═════ Extrait
[AU TRIBUNAL] Samuel Paty : Des policiers hantés par une « vision d’horreur »

Une journée que ces deux policiers municipaux n’oublieront jamais. Ce 16 octobre 2020, vers 6 heures du matin, Cécile, brigadier-chef dans la police municipale de Conflans-Sainte-Honorine (Yvelines), reprend ses fonctions après deux jours de repos. Dans les notes de service, seul un mail du maire l’informe que le 5 octobre dernier, une rixe pour « une affaire de téléphone portable » a éclaté aux abords du collège du Bois d’Aulne. À la veille des vacances scolaires, Cécile juge alors bon d’organiser une patrouille, en fin d’après-midi, pour s’assurer de la sécurité des élèves. Cette journée en apparence banale va se transformer en un cauchemar qui la hante encore, quatre ans plus tard. Ce 8 novembre 2024, devant la cour d’assises spécialement composée pour juger les accusés incriminés dans l'attentat contre Samuel Paty, Cécile témoigne, les larmes aux yeux.
« Il est en train de lui couper la tête »
Comme prévu, ce 16 octobre vers 16 heures, Cécile, accompagnée de Cédric, un policier stagiaire, se rend devant le collège du Bois d’Aulne. « On a vu un regroupement de cinq jeunes, on s’en approche. Et un jeune homme au pantalon noir nous fixe », se souvient-elle. « C’était un regard de défi », précise la policière, qui remarque à cet instant-là que l’individu, physiquement plus âgé, ne porte pas de sac à dos. « On savait que ce n’était pas un collégien », analyse-t-elle. Les jeunes hommes partent en courant. Respectant la procédure, Cécile et Cédric les suivent en voiture mais, rapidement, l’homme au pantalon noir les sème dans une impasse inaccessible. Les deux policiers n’ont d’autre choix que de faire demi-tour. Peu avant 17 heures, alors qu’ils sécurisent toujours l’établissement, un véhicule les interpelle. « Il est en train de lui couper la tête », leur lance une femme, en pleurs et paniquée, assise sur le siège passager, leur indiquant la rue du drame.
══════════
═════ Données fournies
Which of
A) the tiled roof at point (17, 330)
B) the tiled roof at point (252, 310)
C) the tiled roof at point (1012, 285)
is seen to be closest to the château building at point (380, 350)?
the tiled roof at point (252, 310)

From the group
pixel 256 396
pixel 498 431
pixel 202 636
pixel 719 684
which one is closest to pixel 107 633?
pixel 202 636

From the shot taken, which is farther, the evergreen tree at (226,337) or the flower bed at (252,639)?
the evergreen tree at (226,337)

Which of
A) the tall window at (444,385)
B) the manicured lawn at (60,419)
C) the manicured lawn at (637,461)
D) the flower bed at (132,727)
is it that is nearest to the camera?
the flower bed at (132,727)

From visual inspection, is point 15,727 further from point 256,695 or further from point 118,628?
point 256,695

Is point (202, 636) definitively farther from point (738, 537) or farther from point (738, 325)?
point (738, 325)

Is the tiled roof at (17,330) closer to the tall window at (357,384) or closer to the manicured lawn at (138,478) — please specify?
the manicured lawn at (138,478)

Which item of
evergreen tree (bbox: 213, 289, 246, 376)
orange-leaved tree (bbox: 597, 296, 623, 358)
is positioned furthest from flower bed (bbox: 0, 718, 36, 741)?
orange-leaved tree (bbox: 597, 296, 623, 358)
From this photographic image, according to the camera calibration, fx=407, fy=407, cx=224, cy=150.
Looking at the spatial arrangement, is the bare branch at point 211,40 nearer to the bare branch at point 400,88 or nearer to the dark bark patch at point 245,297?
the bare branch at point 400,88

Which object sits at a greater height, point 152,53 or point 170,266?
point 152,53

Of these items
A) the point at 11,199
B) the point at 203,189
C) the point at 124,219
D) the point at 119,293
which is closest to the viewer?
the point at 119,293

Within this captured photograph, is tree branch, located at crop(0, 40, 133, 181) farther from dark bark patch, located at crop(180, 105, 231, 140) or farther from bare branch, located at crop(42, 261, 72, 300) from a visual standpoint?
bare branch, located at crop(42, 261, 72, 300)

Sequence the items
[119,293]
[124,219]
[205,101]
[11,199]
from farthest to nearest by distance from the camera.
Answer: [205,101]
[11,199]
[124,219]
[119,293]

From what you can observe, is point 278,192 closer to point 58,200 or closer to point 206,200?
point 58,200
══════════
Liste des tâches -
[A] Renvoyez le passage de l'extrait sur le témoignage des policiers qui commence à « Une journée que » et se termine à « larmes aux yeux. ».
[B] Relevez toutes les dates (jour et mois) mentionnées dans l'extrait sur le témoignage des policiers, sans répéter celles qui reviennent.

Résultats dans l'ordre -
[A]
Une journée que ces deux policiers municipaux n’oublieront jamais. Ce 16 octobre 2020, vers 6 heures du matin, Cécile, brigadier-chef dans la police municipale de Conflans-Sainte-Honorine (Yvelines), reprend ses fonctions après deux jours de repos. Dans les notes de service, seul un mail du maire l’informe que le 5 octobre dernier, une rixe pour « une affaire de téléphone portable » a éclaté aux abords du collège du Bois d’Aulne. À la veille des vacances scolaires, Cécile juge alors bon d’organiser une patrouille, en fin d’après-midi, pour s’assurer de la sécurité des élèves. Cette journée en apparence banale va se transformer en un cauchemar qui la hante encore, quatre ans plus tard. Ce 8 novembre 2024, devant la cour d’assises spécialement composée pour juger les accusés incriminés dans l'attentat contre Samuel Paty, Cécile témoigne, les larmes aux yeux.

[B]
16 octobre 2020
5 octobre
8 novembre 2024